I mustered my strength to lift a finger, but my body screamed in retirement. I don't know if that's the fatigue caused by fever, or the weakness brought by hunger. I just remembered that the last time I ate was yesterday in the school cafeteria during lunch break.

She shook her head, not from rejection, but disappointment.

“Then open your mouth. I’m feeding you.”

I stared at her.

Blankly.

Like I’d misheard.

She tilted her head, expression unreadable but already annoyed. “Do you need a countdown?”

I parted my lips slightly—not out of obedience, but disbelief.

"...What kind of roleplay is this? Are you suddenly wanting to realize my kinks?"

I think I'm astounded at my sudden raw honesty.

Nothing beats a sharp and beautiful woman that spoils you with her implicit kindness, if that's what she calls it.

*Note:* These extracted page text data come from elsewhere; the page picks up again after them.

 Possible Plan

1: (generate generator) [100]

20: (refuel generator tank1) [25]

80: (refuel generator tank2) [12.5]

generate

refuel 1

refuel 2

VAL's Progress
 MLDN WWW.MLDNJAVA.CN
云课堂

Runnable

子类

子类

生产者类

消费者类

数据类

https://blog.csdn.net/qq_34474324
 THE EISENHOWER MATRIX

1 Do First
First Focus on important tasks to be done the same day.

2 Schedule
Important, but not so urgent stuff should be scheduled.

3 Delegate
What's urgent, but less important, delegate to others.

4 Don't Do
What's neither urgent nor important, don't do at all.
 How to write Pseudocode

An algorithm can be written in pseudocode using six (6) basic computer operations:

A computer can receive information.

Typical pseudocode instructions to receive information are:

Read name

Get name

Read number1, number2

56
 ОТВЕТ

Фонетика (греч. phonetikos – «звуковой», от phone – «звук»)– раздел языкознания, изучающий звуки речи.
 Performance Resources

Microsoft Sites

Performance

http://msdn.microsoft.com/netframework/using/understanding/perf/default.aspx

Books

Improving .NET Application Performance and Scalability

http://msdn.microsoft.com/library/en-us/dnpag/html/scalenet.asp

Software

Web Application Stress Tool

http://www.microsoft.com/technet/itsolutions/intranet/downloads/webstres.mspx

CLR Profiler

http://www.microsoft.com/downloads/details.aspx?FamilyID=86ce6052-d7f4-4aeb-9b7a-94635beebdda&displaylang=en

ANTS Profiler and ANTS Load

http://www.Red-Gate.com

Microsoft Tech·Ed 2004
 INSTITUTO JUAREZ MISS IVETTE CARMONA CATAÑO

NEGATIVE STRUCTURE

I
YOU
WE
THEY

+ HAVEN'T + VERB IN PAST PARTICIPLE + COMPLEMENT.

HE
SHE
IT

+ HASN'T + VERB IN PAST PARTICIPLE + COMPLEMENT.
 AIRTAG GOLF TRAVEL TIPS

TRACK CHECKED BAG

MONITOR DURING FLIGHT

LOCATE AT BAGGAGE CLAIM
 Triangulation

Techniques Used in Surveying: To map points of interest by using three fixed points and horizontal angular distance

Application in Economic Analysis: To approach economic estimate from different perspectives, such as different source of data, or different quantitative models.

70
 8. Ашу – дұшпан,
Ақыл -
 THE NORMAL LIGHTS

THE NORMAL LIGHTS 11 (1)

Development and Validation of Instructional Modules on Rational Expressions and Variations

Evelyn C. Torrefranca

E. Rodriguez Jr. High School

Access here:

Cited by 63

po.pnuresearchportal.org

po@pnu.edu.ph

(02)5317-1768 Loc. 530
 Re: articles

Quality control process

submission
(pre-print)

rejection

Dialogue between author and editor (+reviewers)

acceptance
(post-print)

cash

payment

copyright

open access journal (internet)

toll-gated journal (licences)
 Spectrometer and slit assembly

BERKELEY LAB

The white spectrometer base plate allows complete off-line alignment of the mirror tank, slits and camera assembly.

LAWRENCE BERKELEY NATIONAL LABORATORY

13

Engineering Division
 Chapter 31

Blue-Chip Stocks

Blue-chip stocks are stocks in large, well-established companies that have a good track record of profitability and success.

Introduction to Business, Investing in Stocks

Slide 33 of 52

"Don’t make me smack you with the ladle, Shimizu. We're too old to beat around the bushes."

Femme fatale.

I let out a quiet laugh as she held up the spoon with theatrical disdain.

It felt ridiculous. This wasn't just a dream. This is Shimizu Itsuki getting spoon fed by the most beautiful girl in the school he's just watching across his mitarashi dango castle.

I thought that she redrew the lines immediately after I stepped on it. Now, she's the one crossing it without hesitations.

For the long time I have avoided extra interactions with people, this was surprisingly welcome.

And just like that, she scooped a spoonful of rice porridge and brought it to my mouth. Bland flavors reached me, amplified by the hunger I've been enduring for a whole day.

There could be dramatic music swelling in the background, or time slowing down. But we both didn't have that.

Because we're not expecting anything from each other.

This is just callous efficiency, from two people who refuse kindness.

But I'm glad that someone stayed and made it for me.

I chewed slowly, eyes fixed on the blanket covering me. My thoughts scrambled like static, and something in my chest tensed and didn’t let go.

No one had ever fed me before.

Not like this.

Not after my parents.

Not since everything cracked and collapsed and left me with nothing but dented pride and routines sharp enough to cut emotion out of the equation.

Her fingers brushed my chin accidentally as she raised the next spoonful.

I flinched, expecting the worst.

The last one that touched her stepped down from her classroom rep position, and the last one that joked on her nursed a neck injury for weeks.

The Kousaka Akari right here didn't react.

That made it worse.

I’d forgotten what it was like to be taken care of. And now, in the middle of this worn-down room, with my stomach growling and my body on the verge of burning out, the gesture hit too deep.

I looked at her.

At her golden hair. At her furrowed brows—not in anger, but concentration.

But there was something else.

Something quieter.

Her lips were slightly cracked into a thin line, giving the spoon curt blows as if it's going to burn my tongue without.

As if she’d already fed sick people before, like she used to take care of someone so close to the edge of life and death.

I wanted to ask, but the words died in my mouth.

“You shouldn’t get used to this,” she said, finally dropping the spoon back to the bowl.

I didn’t know if she meant the food…or her.

But I didn’t answer.

Because for the first time in a long while, someone stayed beside me when I was sick.

Even if she came in through the door I forgot to lock.